Please refer to part 3 of the original article for detailed results.

methods

The domain generalization approach is our core. We divided the existing domain generalization methods into three aspects according to data operation, representational learning and learning strategy, as shown in the figure below.

Figure 3: Classification of domain generalization methods

Among them:

  • Data manipulation refers to the enhancement of training data through enhancement and variation of data. This category includes data enhancement and data generation.
  • Representational learning refers to learning domain-invariant representation learning so that models can be well adapted to different domains. Invariant feature learning consists of four sections: kernel method, explicit feature alignment, domain confrontation training, and Invariant Risk Minimiation (IRM). Feature decoupling is consistent with the goal of domain invariant feature learning, but the learning method is not consistent, so we will introduce it as a separate category.
  • Learning strategy refers to the introduction of mature learning patterns in machine learning into multi-domain training to make the model more generalized. This part mainly includes methods based on integration learning and meta-learning. At the same time, we will also introduce other methods, such as the application of self-supervised methods in domain generalization.

In this paper, we introduce and summarize each method in detail.

Applications and data sets

Domain generalization has been widely used in many fields. Most of the existing work is focused on designing better domain generalization methods, so it is often evaluated on image classification data. In addition, the domain generalization method is also applied to pedestrian re-ID, semantic segmentation, street view recognition, video understanding and other mainstream tasks of computer vision.
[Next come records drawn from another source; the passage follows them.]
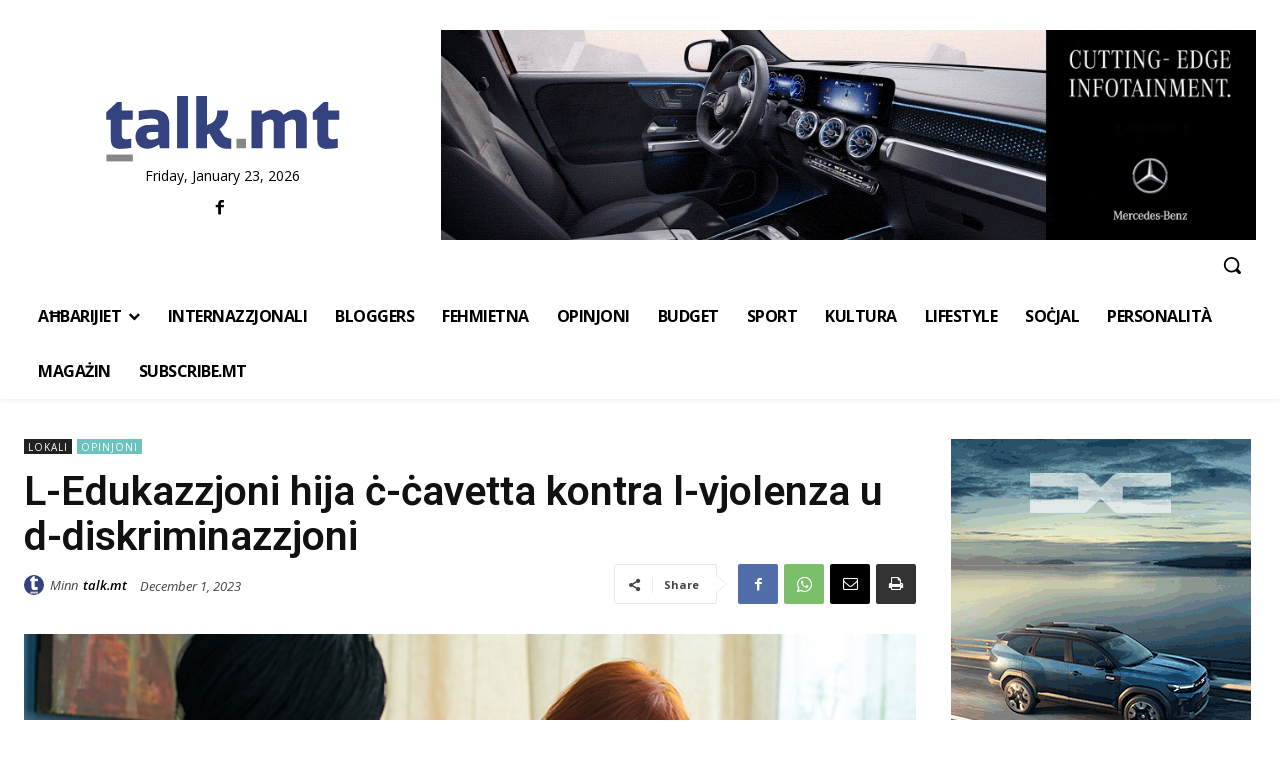

--- FILE ---
content_type: text/html; charset=utf-8
request_url: https://www.google.com/recaptcha/api2/aframe
body_size: 265
content:
<!DOCTYPE HTML><html><head><meta http-equiv="content-type" content="text/html; charset=UTF-8"></head><body><script nonce="abIE-hBqLiS2qYhlvviDxg">/** Anti-fraud and anti-abuse applications only. See google.com/recaptcha */ try{var clients={'sodar':'https://pagead2.googlesyndication.com/pagead/sodar?'};window.addEventListener("message",function(a){try{if(a.source===window.parent){var b=JSON.parse(a.data);var c=clients[b['id']];if(c){var d=document.createElement('img');d.src=c+b['params']+'&rc='+(localStorage.getItem("rc::a")?sessionStorage.getItem("rc::b"):"");window.document.body.appendChild(d);sessionStorage.setItem("rc::e",parseInt(sessionStorage.getItem("rc::e")||0)+1);localStorage.setItem("rc::h",'1769191380267');}}}catch(b){}});window.parent.postMessage("_grecaptcha_ready", "*");}catch(b){}</script></body></html>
In particular, domain generalization is widely used in health care, such as Parkinson’s disease recognition, tissue segmentation, chest X-ray recognition, and tremor detection.
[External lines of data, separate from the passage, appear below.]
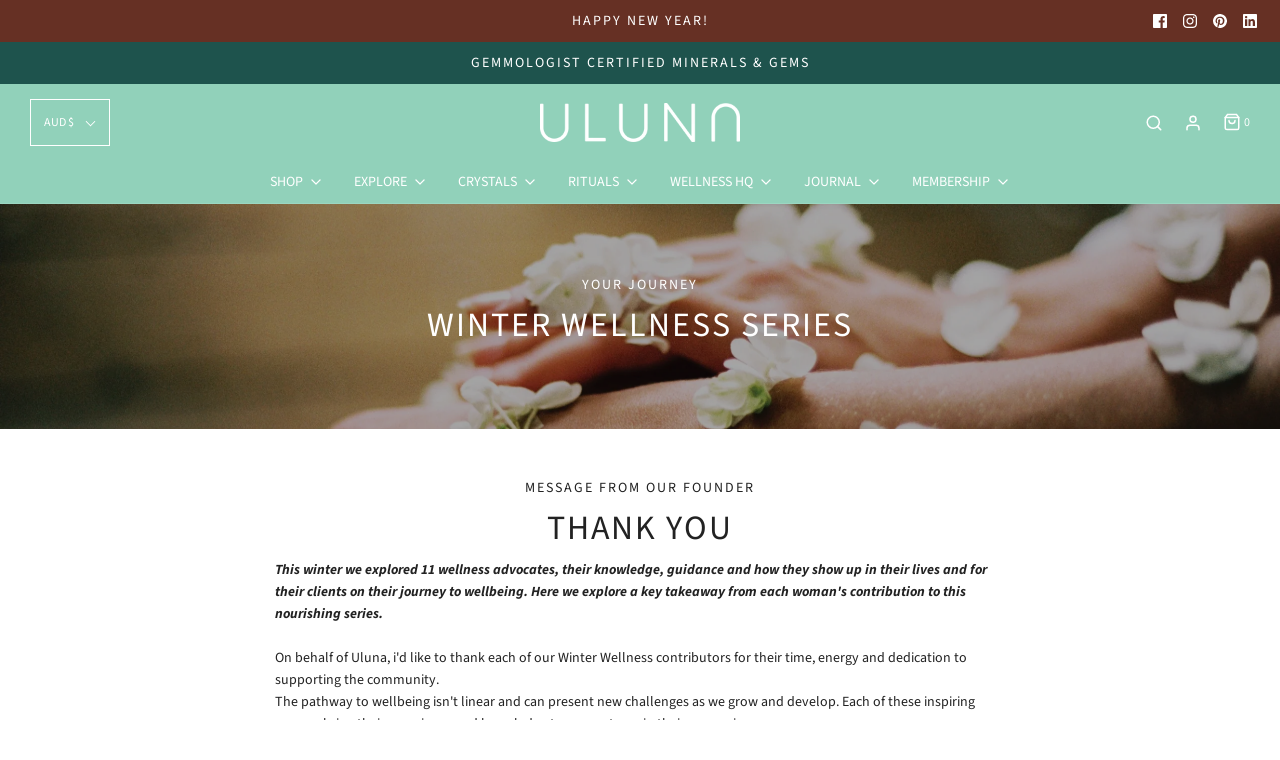

--- FILE ---
content_type: text/css
request_url: https://uluna.com.au/cdn/shop/t/27/assets/custom.css?v=57871335958766194321651607652
body_size: -194
content:
.hentry .custom-font,.hentry .header-font,.hentry h1,.hentry h2,.hentry h3,.hentry h4,.hentry h5,.hentry h6,.product-description-wrapper ul.tabs li a,.product-description-wrapper h1,.product-description-wrapper h2,.product-description-wrapper h3,.product-description-wrapper h4,.product-description-wrapper h5,.product-description-wrapper h6,.rte h1,.rte h2,.rte h3,.rte h4,.rte h5,.rte h6{text-transform:initial!important}.product-single__media:not(.product-single__media--active)[data-media-type=external_video] iframe{pointer-events:auto;outline:none!important}#footer-payment-methods [aria-labelledby=pi-afterpay]{display:none}.accordion-container{position:relative;width:100%;border-top:none;outline:0;cursor:pointer}.accordion-container .content-entry{border-top:1px solid #222222}.accordion-container .content-entry:last-child{border-bottom:1px solid #222222}.accordion-container .article-title{display:flex;align-items:center;justify-content:space-between;margin:0;padding:.5em;font-size:1.2em;font-weight:400;color:#222;cursor:pointer}.accordion-container .article-title:hover,.accordion-container .article-title:active,.accordion-container .content-entry.open .article-title{background-color:#222;color:#fff}.accordion-container .article-title:hover i:before,.accordion-container .article-title:hover i:active,.accordion-container .content-entry.open i{color:#fff}.accordion-container .content-entry i{font-style:normal;font-size:1.5em;line-height:1;font-family:fangsong;font-weight:700;color:#222}.accordion-container .content-entry i:before{content:"+"}.accordion-container .content-entry.open i:before{content:"-"}.accordion-content{display:none;padding:.5em}.accordion-content a{color:#91d1ba}.footer-alignment--center .footer-logo{display:block;margin:0 auto}@media only screen and (min-width:768px){.hide-desktop{display:none!important}}@media only screen and (max-width:767px){.hide-mobile{display:none!important}}.product-single__thumbnail-video__wrapper{padding:0!important}.product-single__thumbnail-video__wrapper iframe{position:absolute;top:0;left:0;width:100%;height:100%}.product-single__thumbnails .swiper-pagination-bullet{width:36px;padding:16px 12px}
/*# sourceMappingURL=/cdn/shop/t/27/assets/custom.css.map?v=57871335958766194321651607652 */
In the field of natural language processing, domain generalization is used in sentiment analysis, semantic segmentation, web page classification and other applications.

Domain generalization is also widely used in reinforcement learning, automatic control, fault detection, speech detection, physics, brain-computer interface and other fields.
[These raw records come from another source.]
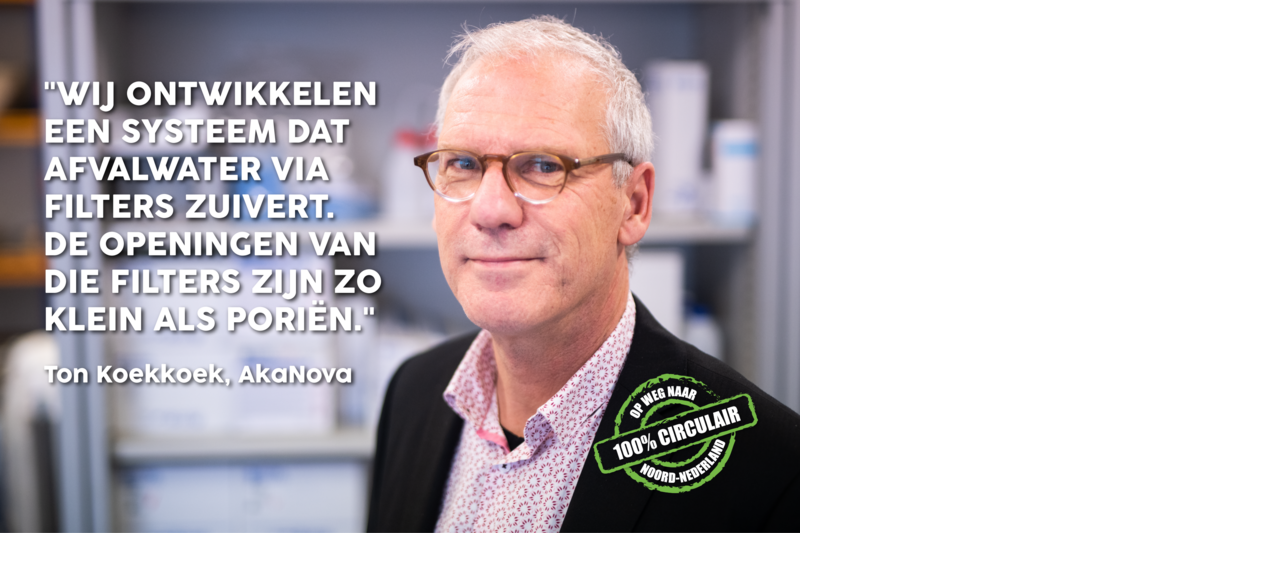

--- FILE ---
content_type: text/html; charset=UTF-8
request_url: https://www.provinciegroningen.nl/index.php?eID=tx_cms_showpic&file=58703&md5=b990058674c632e330140f1e00a123d777fa00fe&parameters%5B0%5D=eyJ3aWR0aCI6IjgwMG0iLCJoZWlnaHQiOiI2MDBtIiwiYm9keVRhZyI6Ijxib2R5&parameters%5B1%5D=IHN0eWxlPVwibWFyZ2luOjA7IGJhY2tncm91bmQ6I2ZmZjtcIj4iLCJ3cmFwIjoi&parameters%5B2%5D=PGEgaHJlZj1cImphdmFzY3JpcHQ6Y2xvc2UoKTtcIj4gfCA8XC9hPiJ9
body_size: 48
content:
<!DOCTYPE html>
<html>
<head>
	<title>Campagnebeeld Noord Nederland 100 Circulair uit 2020</title>
	<meta name="robots" content="noindex,follow" />
</head>
<body style="margin:0; background:#fff;">
	<img src="fileadmin/_processed_/9/6/csm_Campagnebeeld_Noord-Nederland_100__Circulair_7bbb526fea.png" alt="Campagnebeeld Noord Nederland 100 Circulair uit 2020" title="Campagnebeeld Noord Nederland 100 Circulair uit 2020" width="800" height="533" />
</body>
</html>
The following figure shows the standard data sets that are popular in the domain generalization problem.

Table 2: Eight mainstream data sets for domain generalization

Future challenges

We have the following prospects for domain generalization:

  • Continuous domain generalization: a system should be capable of continuous generalization and adaptation, and is currently only a one-time offline application.
  • Domain generalization for new categories: Currently we assume that all domains have the same category, and in the future we need to expand to different categories or even new categories.
  • Explainable domain generalization: Although decoupling based methods have made progress in explainability, other broad classes of methods remain weak. Further research on their interpretability is needed in the future.
  • Large-scale pre-training and domain generalization: It is well known that large-scale pre-training (such as BERT) has become the mainstream, so how can we use the method of domain generalization to further improve the generalization ability of these pre-training models in the large-scale pre-training of different problems?
  • Evaluation of domain generalization: Although work empirically shows that the effectiveness of existing domain generalization methods is not significantly superior to empirical risk minimization, it is based on the simplest classification tasks. We believe that domain generalization can play its role to the maximum extent in specific evaluation, such as pedestrian re-recognition. In the future, we need to find a more suitable application scenario for the domain generalization problem.